ESXi host status Unknown: NSX UI opsAgent crash
search cancel

ESXi host status Unknown: NSX UI opsAgent crash

book

Article ID: 411733

calendar_today

Updated On:

Products

VMware NSX

Issue/Introduction

  • In the NSX Manager UI, System > Fabric > Hosts, when clicking on the Unknown status, Status details indicate Controller Connectivity as Unknown, Tunnel Status as Unknown, and PNIC/Bond Status as Unknown.

    "Controller Connectivity: Unknown", "Tunnel Status: Unknown", "PNIC/Bond Status: Unknown"

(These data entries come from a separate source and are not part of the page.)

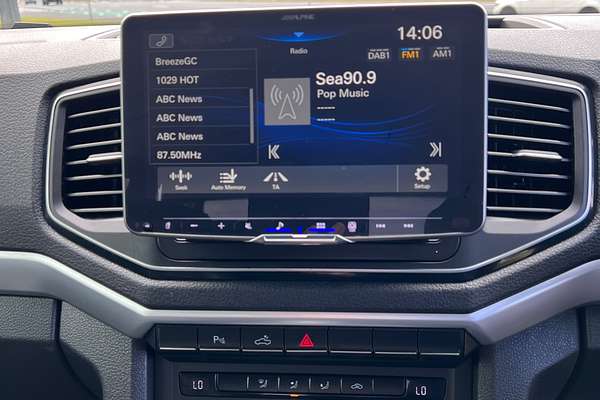 2018 Volkswagen Amarok TDI550 Highline 2H 4X4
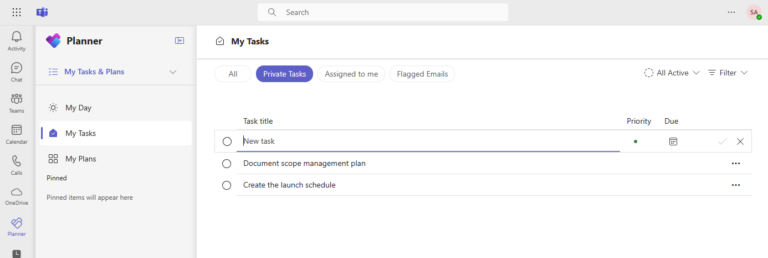 How to Use Microsoft Planner in Teams to Organize Work | ClickUp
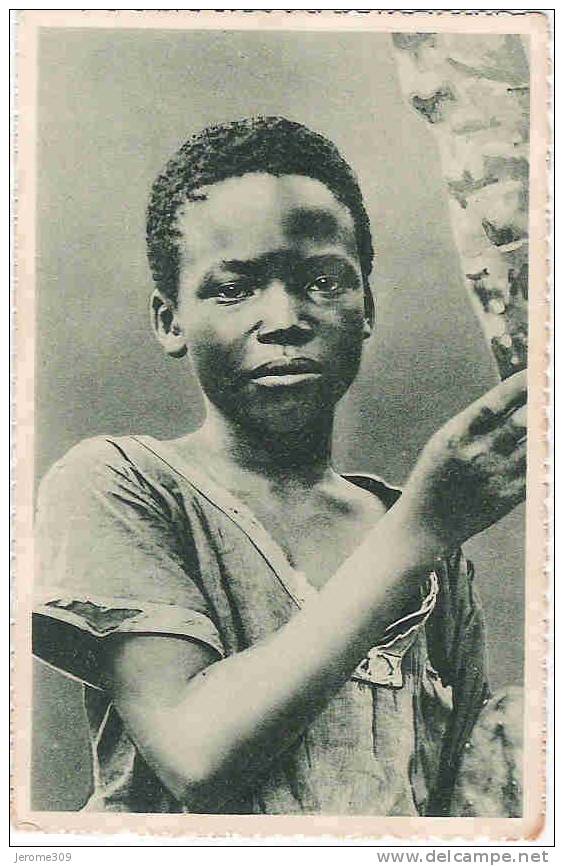 CONGO - KISANTU - CPA - Jeune Congolais De Kisantu - Other & Unclassified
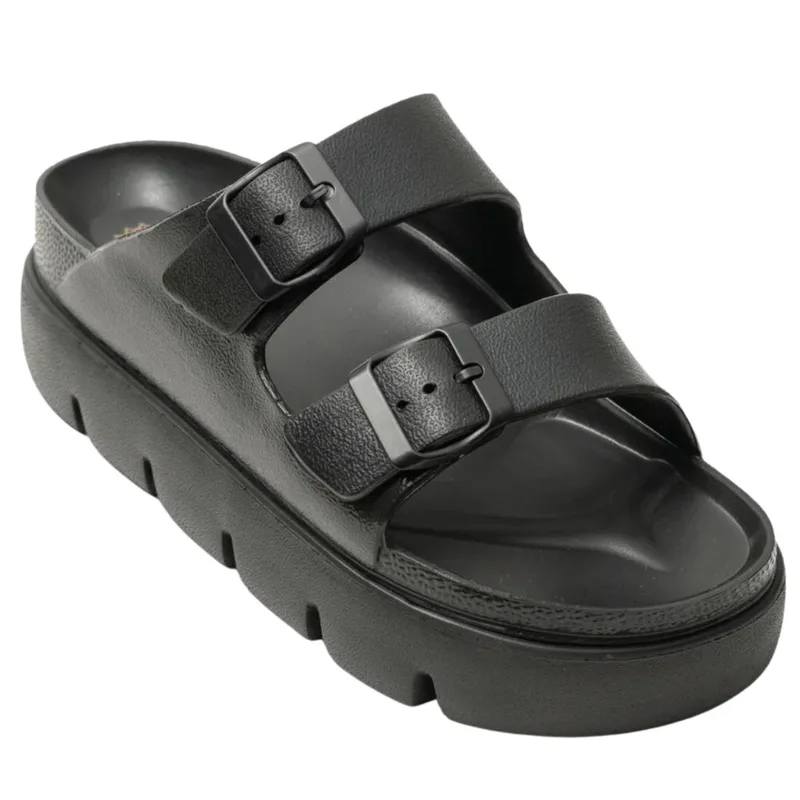 Ateneo | Sandals 104 | Black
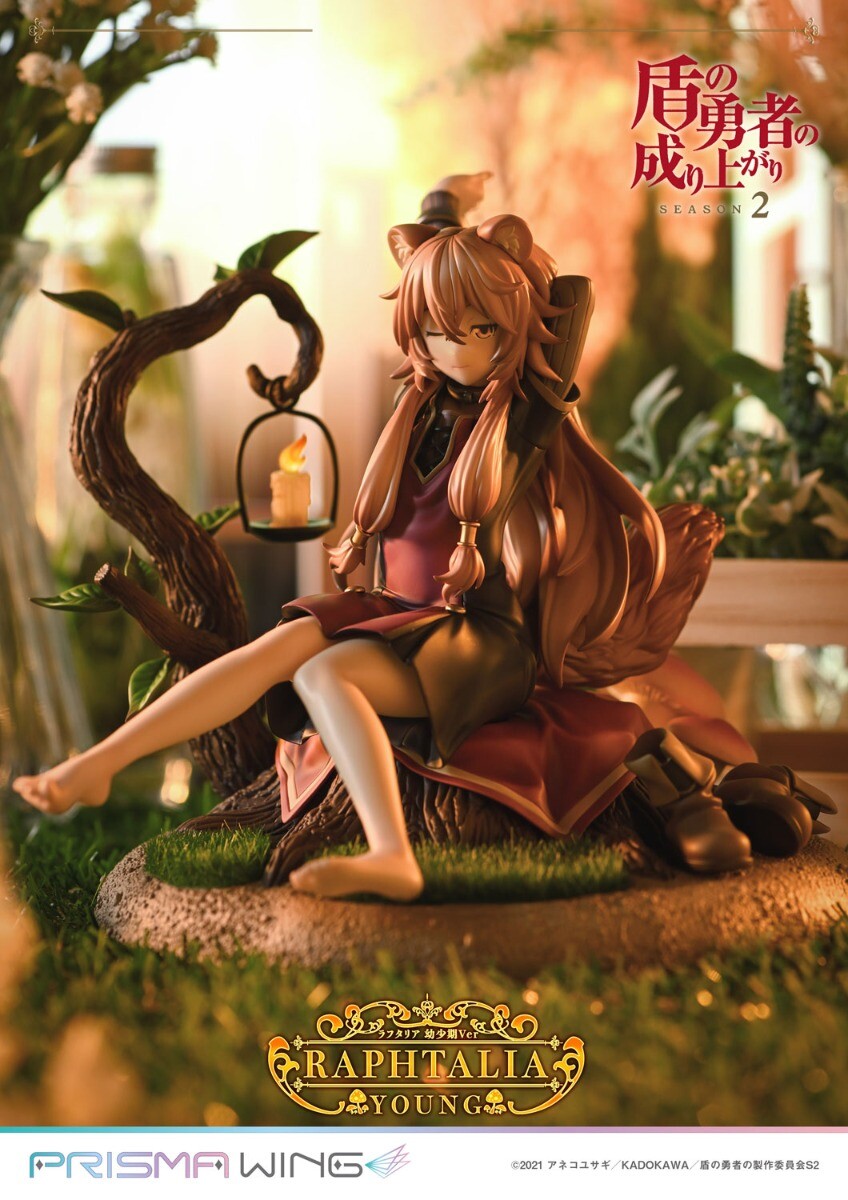 Tate no Yuusha no Nariagari Season 2 - Raphtalia - Prisma Wing  (PWTTYS-02PS) - 1/7 - Young Ver., Bonus Version (Prime 1 Studio) photo 41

  • Affected ESXi host(s) create opsAgent core dump file(s): /var/core/opsAgent-zdump.###
  • During heavy load, multiple ESXi hosts may be affected in batches.
  • In the ESX log, /var/run/log/nsx-syslog.log, log messages similar to the following example are observed

    Log sample from /var/run/log/nsx-syslog.log
    Wa(###) nsx-opsagent[#######]: NSX ######## - [nsx@4413 comp="nsx-esx" subcomp="opsagent" s2comp="nsx-core" tid="########" level="WARNING"] AsioNsxProvider: (0x##########-2) user dispatcher blocked since 20 seconds

Note: The preceding log excerpts are only examples. Date, time, and environmental variables may vary depending on your environment.

Environment

VMware VCF NSX 9.x
VMware NSX 4.x
VMware NSX-T Data Center 3.x

Cause

This problem occurs because NSX is requesting high quality entropy for frequent use and consequently the default HWRNG entropy gets exhausted and thereby causes timeouts as we wait for more entropy. Reference ESXi documentation: Controlling ESXi Entropy.

Resolution

This is a known issue impacting VMware NSX.

Workaround:

  • To temporarily recover the connection on the ESXi host, ssh to ESXi as root and run the commands in this order:
    /etc/init.d/nsx-opsagent stop
    /etc/init.d/nsx-cfgagent stop
    /etc/init.d/nsx-proxy stop
    /etc/init.d/nsx-nestdb stop
    /etc/init.d/nsx-pre-nestdb stop

    /etc/init.d/nsx-pre-nestdb start
    /etc/init.d/nsx-nestdb start
    /etc/init.d/nsx-proxy start
    /etc/init.d/nsx-cfgagent
    /etc/init.d/nsx-opsagent
  • Longer term to reduce the probability of the issue reoccurring:

    • Inspect the sources configured to provide entropy:
      esxcli system settings kernel list -o entropySources
    • Enable additional sources of entropy.
      esxcli system settings kernel set -s entropySources -v 0xF 
      Note: A reboot is required for the ESXi host to use the adjusted configuration.


Workaround Reversal:

  • When a fixed version is released and post upgrade to it, the workaround should be reverted as follows:

    esxcli system settings kernel set -s entropySources -v 0

    Note:
     A reboot is required for the ESXi host to use the adjusted configuration.

Additional Information

  • The restarting of the service will likely not remediate the issue by themselves.
  • The two esxcli system settings kernel commands will correct the issue.